Prima scriptura is the Christian doctrine that canonized scripture is "first" or "above all" other sources of divine revelation. Implicitly, this view suggests that, besides canonical scripture, there can be other guides for what a believer should believe and how they should live, such as the Holy Spirit, created order, traditions, charismatic gifts, mystical insight, angelic visitations, conscience, common sense, the views of experts, the spirit of the times or something else. Prima scriptura suggests that ways of knowing or understanding God and his will that do not originate from canonized scripture are perhaps helpful in interpreting that scripture, but testable by the canon and correctable by it, if they seem to contradict the scriptures.
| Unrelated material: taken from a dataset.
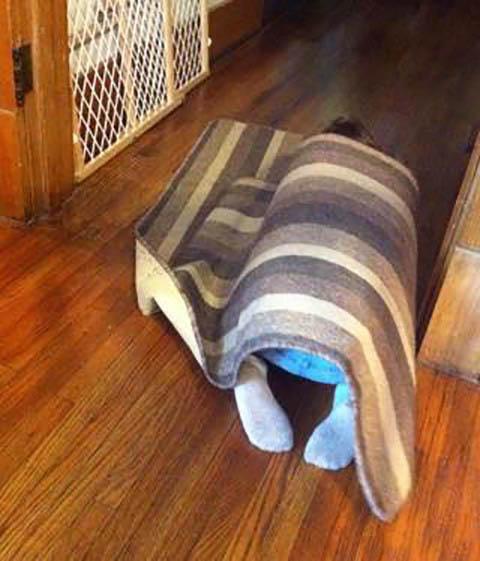 un bebé escondido debajo de un tapete en el suelo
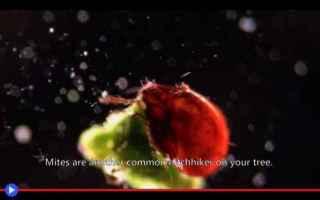 Animali: alberi  natale  natura  microbi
Contrast with sola scriptura

Prima scriptura is sometimes contrasted to sola scriptura, which literally translates "by the scripture alone". The former doctrine as understood by many Protestants—particularly Evangelicals—is that the Scriptures are the sole infallible rule of faith and practice, but that the Scriptures' meaning can be mediated through many kinds of secondary authority, such as the ordinary teaching offices of the Church, antiquity, the councils of the Christian Church, reason, and experience.

However, sola scriptura rejects any original infallible authority other than the Bible. In this view, all secondary authority is derived from the authority of the Scriptures and is therefore subject to reform when compared to the teaching of the Bible. Church councils, preachers, Bible commentators, private revelation, or even a message allegedly from an angel are not an original authority alongside the Bible in the sola scriptura approach.


What is the biblical basis for Prima scriptura?

Closely related: What is the Biblical Basis for Sola Scriptura?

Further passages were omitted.